Brian Campbell has told the Sabres he will not negotiate a new contract until after the season is over.
News that Brian Campbell has effectively put a halt to any negotiations with the Buffalo Sabres until after this season is nothing but bad news for a team that one calendar year ago looked like a Stanley Cup contender.
First it was Chris Drury and Daniel Briere. Next could be Campbell. And if that happens, how much do you think goalie Ryan Miller will want to stick around when he becomes an unrestricted free agent after next season?
Whether the Sabres are willing to admit it or not, things are unraveling in a big way for them and if they don’t do something about it soon by, say, keeping a decent player or two around long-term, then their days of selling out the Alphabet Arena will end in a hurry.
Of course, the new collective bargaining agreement was supposed to prevent all this from happening, wasn’t it?

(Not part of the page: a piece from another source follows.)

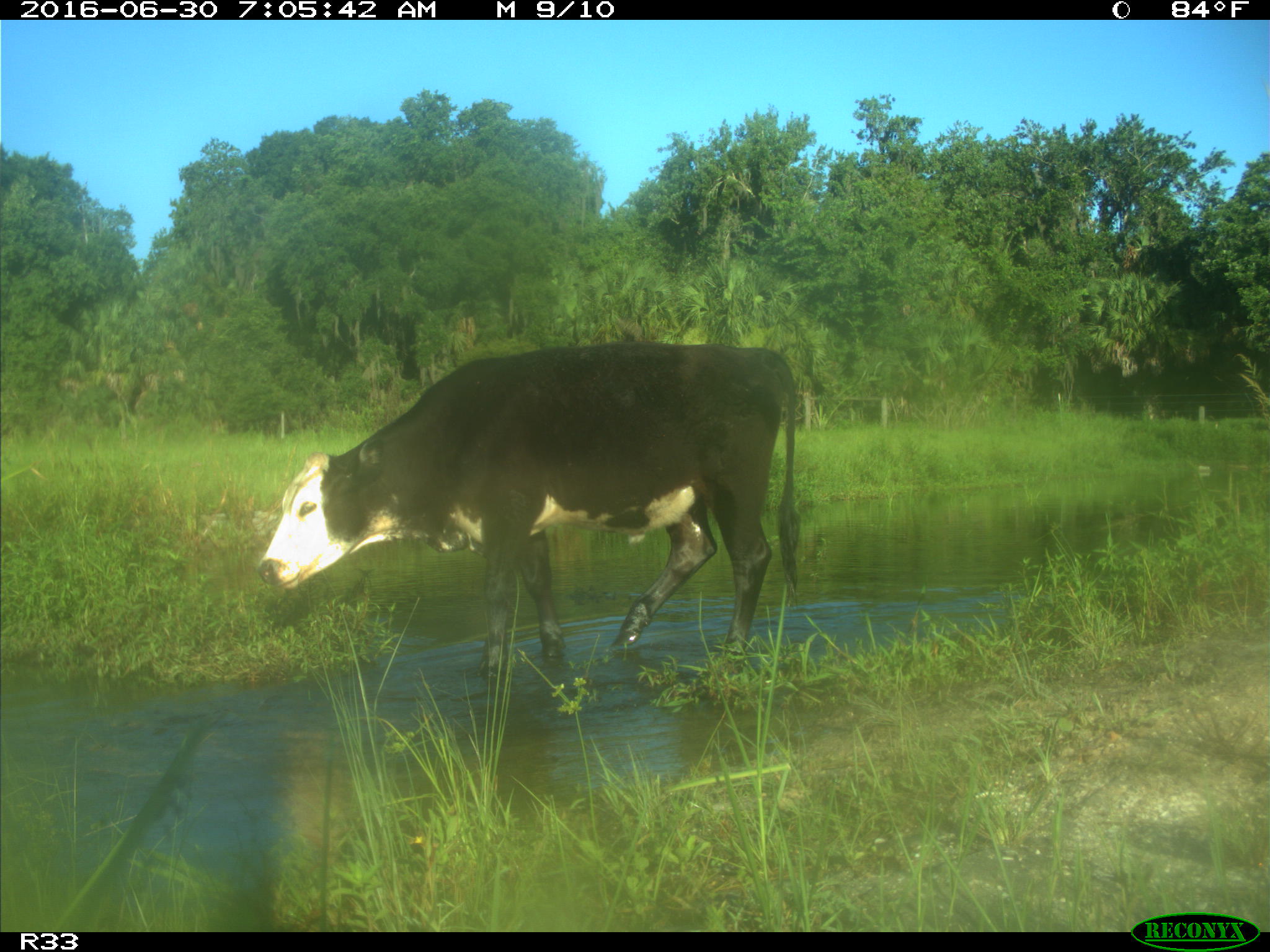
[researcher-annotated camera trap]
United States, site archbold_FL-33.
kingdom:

Weren’t small-market teams supposed to be able to keep their star players?
Of course, when you have chances to sign the likes of Drury and Briere and you let them slip through your fingers by dithering on their deals, well, no CBA in the world is going to protect you from that.

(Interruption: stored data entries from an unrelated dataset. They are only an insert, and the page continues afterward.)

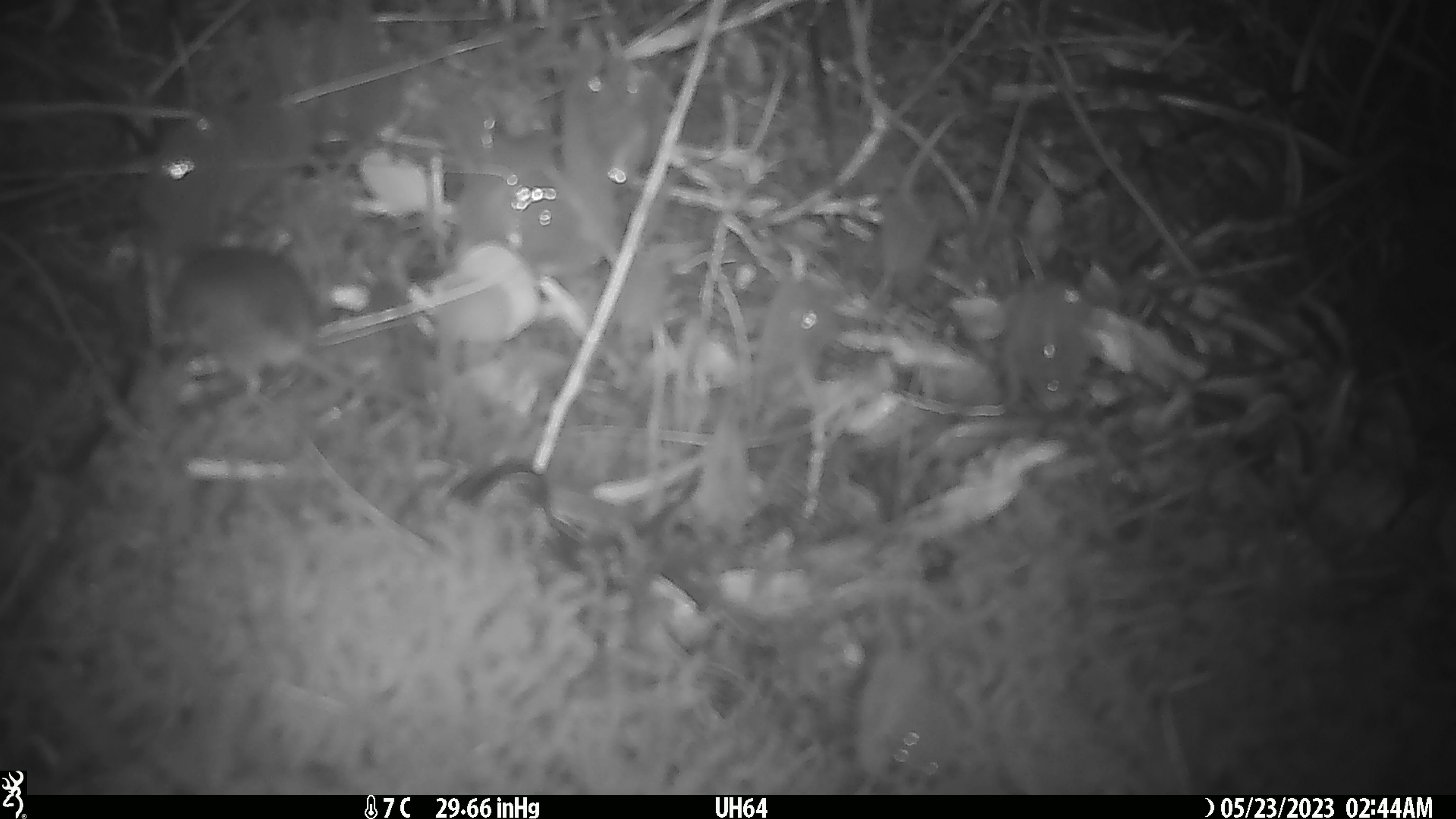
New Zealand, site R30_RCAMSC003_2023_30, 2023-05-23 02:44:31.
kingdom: Animalia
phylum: Chordata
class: Mammalia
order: Rodentia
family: Muridae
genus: Mus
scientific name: Mus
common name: mouse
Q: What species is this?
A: Mouse (Mus).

Which is exactly why the Sabres have to get Campbell to change his stance and negotiate with him now. This malarkey about it being a distraction that will somehow prevent Campbell from playing to the best of his abilities is pure nonsense. Campbell has developed into an elite defenseman in this league – Canadian Olympic team in 2010, you heard it here first – and he didn’t do it by not being mentally tough and able to put distractions aside.

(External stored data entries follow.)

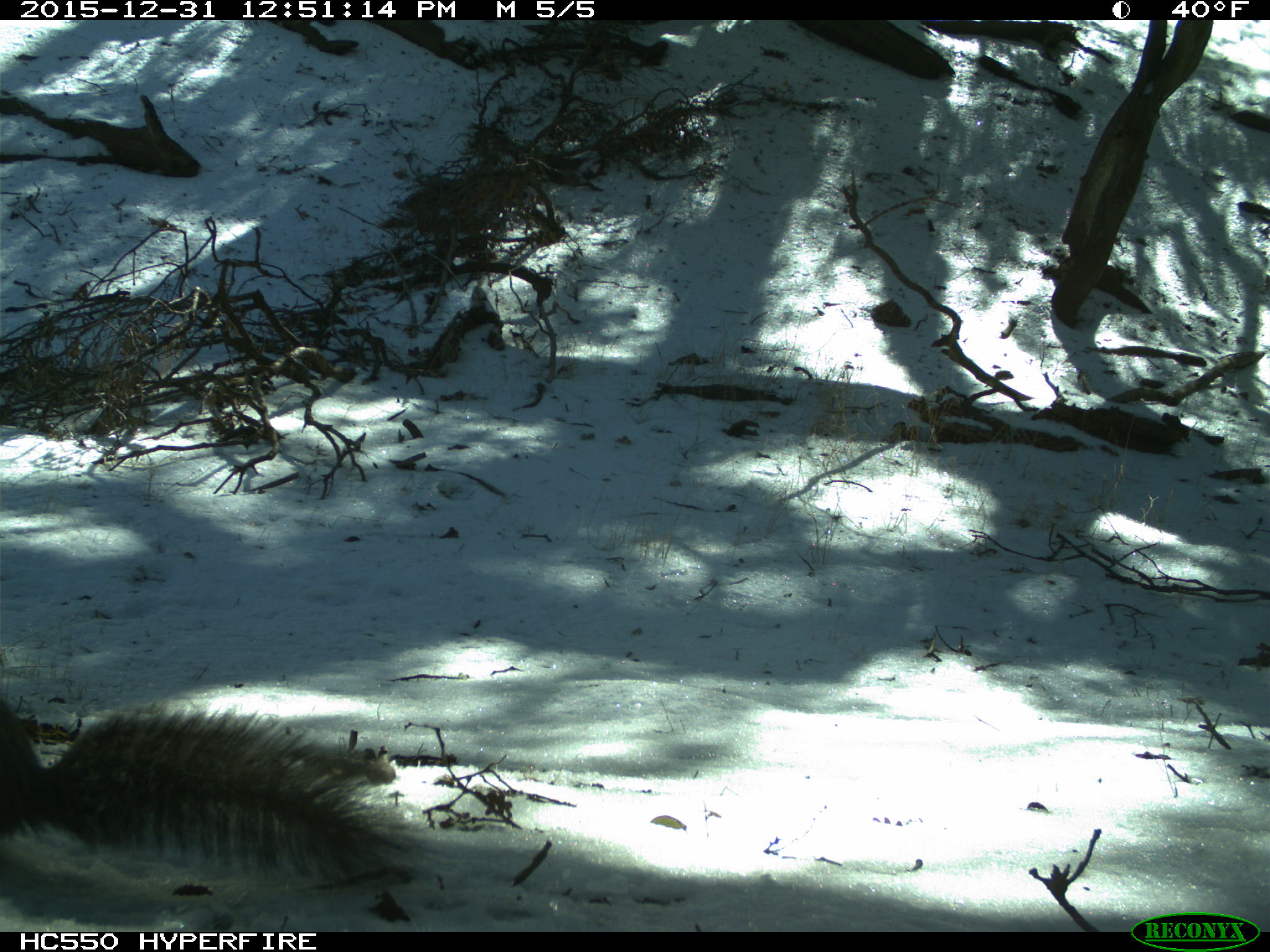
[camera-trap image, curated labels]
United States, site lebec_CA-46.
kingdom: Animalia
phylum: Chordata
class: Mammalia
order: Rodentia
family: Sciuridae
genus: Sciurus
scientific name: Sciurus carolinensis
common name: eastern gray squirrel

I’m more inclined to think Campbell is seeing dollar signs, and the Sabres should start coming up with them in an effort to keep him. If they lose another elite player over money, it will just continue the drain of players out of Buffalo and deter other free agents from signing there.
Unless, of course, Campbell sees the Sabres as a moribund franchise and, regardless of money, wants to play in a city where he feels he has a legitimate chance to win the Stanley Cup. If that’s the case, there’s nothing the Sabres can do about it.
And there’ll be nothing they can do but wave goodbye to Miller after next season.